[To-do list]
[a] In the pandas categorical discussion, rewrite the paragraph beginning "To create this Series" as a short list that keeps its main facts.
[b] Carry on the pandas categorical discussion from its final sentence.
start Reading passage
It is mainly about the public interface, and not about the internals.

So below I summed some remarks. And to be clear, just some personal ideas to discuss!

1. The Categorical object vs the 'category' Series

Previously, there was already the Categorical class:

In [1]: pd.Categorical(["a","b","c","a"])
Out[1]:
 a
 b
 c
 a
Levels (3, object): [a < b < c]

Now, you can also put this in a Series:

In [2]: pd.Series(pd.Categorical(["a","b","c","a"]))
Out[2]:
0    a
1    b
2    c
3    a
dtype: category
Levels (3, object): [a < b < c]

To create this Series, you can either put an existing Categorical inside a Series (as above, or by assigning it to a column of DataFrame, like df['cat'] = pd.Categorical(["a","b","c","a"])), or you can convert an existing Series to the 'category' dtype:

pd.Series(["a","b","c","a"]).astype('category')

So basically, there are now two different main objects to deal with categorical values (the Categorical object and the Series of 'category' dtype), which are also used both and mixed in the docs.
This raises the question if this is needed? (also touced lightly here: ). Some remarks:

I'v also found in the discusion the following by @JanSchulz (sorry if I misquote you guys :-)) (#8007 (comment)):

I've not found a usecase which would need to touch categoricals instead of Series(Categorical(...)))

and response of @njsmith to that:

I don't really care what the data type for holding categorical data is, but I can certainly see the advantage of having just one data type. And if so then Series seems like a good choice for that.

So proposal: just use Series with 'category' dtype in all user facing API/functions and documentation.

2. Naming issues (levels, labels, codes, categories, ..)

The concepts of a categorical:

For codes, I think this is indeed much better, as labels was very confusing (and more logical the labels would be the different values inside levels ..), and it has the advantage of the same name as in R.

But, the name levels is somewhat more problematic IMHO.
level has already another and established meaning in pandas, namely the different levels of a hierarchical MultiIndex. In many methods, you have a level=.. keyword, and there are a lot of index methods to handle levels like reorder_levels, droplevel.

In [14]: pd.MultiIndex.from_product([['a', 'b'],[1,2]], names=['A', 'B'])
Out[14]:
MultiIndex(levels=[[u'a', u'b'], [1, 2]],
           labels=[[0, 0, 1, 1], [0, 1, 0, 1]],
           names=[u'A', u'B'])

Here, there are two levels, a "first" and a "second level". While in a categorical context, the "first level" from above would consist of two levels, namely 'a' and 'b' ...
end Reading passage
start Dataset extract
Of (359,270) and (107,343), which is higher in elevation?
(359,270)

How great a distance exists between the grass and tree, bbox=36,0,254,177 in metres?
end Dataset extract
[The replies]
[a]
A Series of 'category' dtype can be created in two ways:
- Place an existing Categorical inside a Series, either directly or by assigning it to a DataFrame column (for example, df['cat'] = pd.Categorical(["a","b","c","a"])).
- Convert an existing Series to the 'category' dtype.

[b]
Possible outcomes
What are the 'things' we call now 'levels'. It are the different classes, or the different categories that are possible within the Categorical series. So maybe 'classes' or 'categories' would be an alternative name? So in that regard I like the proposal of @immerrr (#7217 (comment)):

As for naming, I like the name "codes" for the numerical representation and would like to propose "categories" for the descriptive names.

@JanSchulz responded:

I wouldn't change the name levels to keep that aspect of R's factors.

A good argument, but I personally think the possible confusion between df.index.reorder_levels and df.cat.reorder_levels is important enough to reconsider this. Certainly when we would have eg a CategoricalIndex in the future, then reorder_levels will become totally dubious ...

So, at least I would go with categorical_levels to make the distinction (as mentioned by @JanSchulz here: #7217 (comment)), or go with another name like categories.

3. Return type of Series.values

At the moment, when you have a Series with 'category' dtype, Series.values will return the Categorical object, and not a numpy array:

Of course, if we would want to return a numpy array, it would have to be decided what it should return (eg what is returned now from np.asarray()). You loose information with this (the levels), and I suppose this is the reason to return a Categorical?. But I personally find the consistency more important here, certainly if you can do everything with the Series what you can do with the categorical (discussion above).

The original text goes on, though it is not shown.